If you are working with these resources, please understand that there is a cost to each one. Azure actually does a fantastic job of making that price per server tier visible to you as you are creating a server, but you are still responsible for starting and stopping compute instances to manage costs appropriately and responsible for choosing the most cost-effective resource for your task.
Note: See my article on the different types of compute resources in Azure Machine Learning for details on what all of these are and best practices to use with them.
I strongly encourage you to read Microsoft’s guidance on cost management with machine learning before creating your first compute or inference resources.
Note: If you want automated machine learning without Azure or without any expenses, you might also consider ML.NET which uses many of the same innovations but requires programming knowledge.
Additionally, I strongly recommend you create an automatic shutdown rule for any compute instance you create and set it to run daily at a time of your choosing. This will limit the costs you can accrue by failing to stop a running compute instance.
The environments view lists environmental configurations available for machine learning tasks. This feature is most relevant when using the ML SDK where you must specify environment requirements for any host running your experiment.
You can also upload your own configuration options in various formats for defining your own custom environment file, though that’s more of an advanced workflow.
Datastores simplify accessing different sources of data via the SDK. They can be used to get data out of most of the data offerings on Azure including blob storage, Azure SQL, and Azure Data Lakes. See this article from Microsoft for more documentation on datastores.
Data labeling projects can be used for image classification projects and are more of a part of Azure’s computer vision offerings than they are a part of the traditional machine learning tasks in ML Studio.
See Microsoft’s documentation for additional details on data labeling projects.
Linked Services allows you to link a ML Studio workspace to a Synapse Analytics workspace.
This is a more advanced feature that is currently in preview and will not be discussed in detail, but documentation exists that will help you learn more.
Okay, so that was a lot of content, but the central point I hope you get here is that you can do a lot with ML Studio.
ML Studio is built for cloud-based management of models and experiments. Using ML Studio you may choose to train your models using Azure compute resources, the designer and its pipelines, or the wonderful automated ML, but you are not required to do so. Additionally, ML Studio allows you to deploy trained models and monitor them over time, but this is not a core requirement for all users and Microsoft understands that.

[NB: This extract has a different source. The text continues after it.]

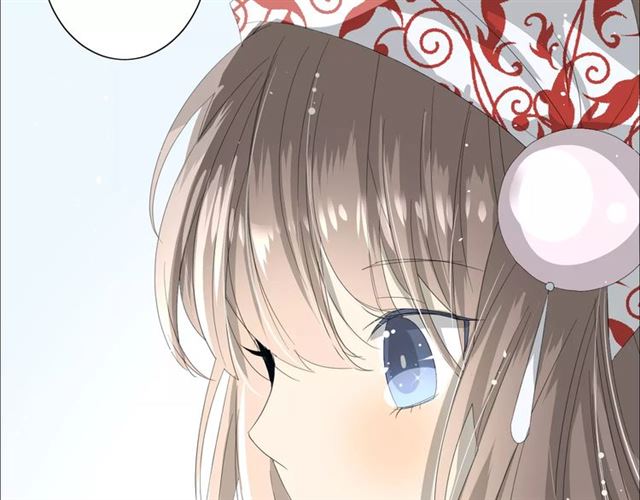 第35话 心意(1/3)-第39话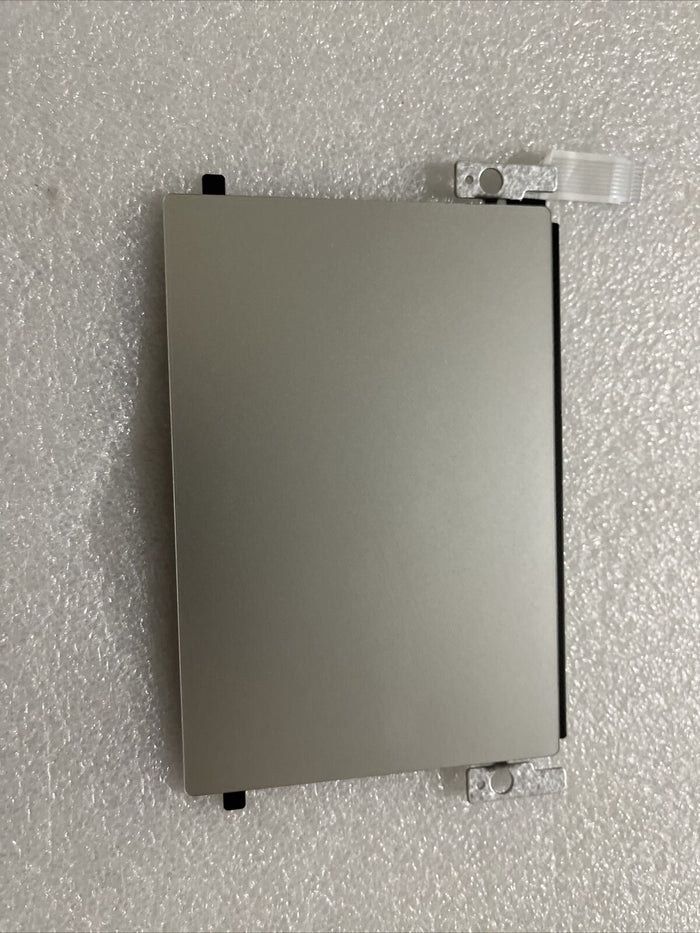 New Dell Inspiron 16Pro 5620 5625 Laptop Touchpad  Clickpad Silver 0H3HK7 H1 B4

Ultimately ML studio aims to meet the needs of a wide variety of teams with varying preferences, skills, experience, and comfort levels. Frankly, I think this is amazing and this is a huge reason as to why I’ve started writing recently on machine learning on Azure.
Over time I hope to produce more specialized content into aspects of ML Studio and the Azure ML SDK, but for now I have two recommendations for you as you look to learn more:
- Go through Microsoft Learn’s machine learning content and learn about the things that interest you
- Study for and take the Azure AI Fundamentals (AI-900) exam and get a more in-depth experiential knowledge of ML Studio.
I wish you the best and much luck on your machine learning adventures.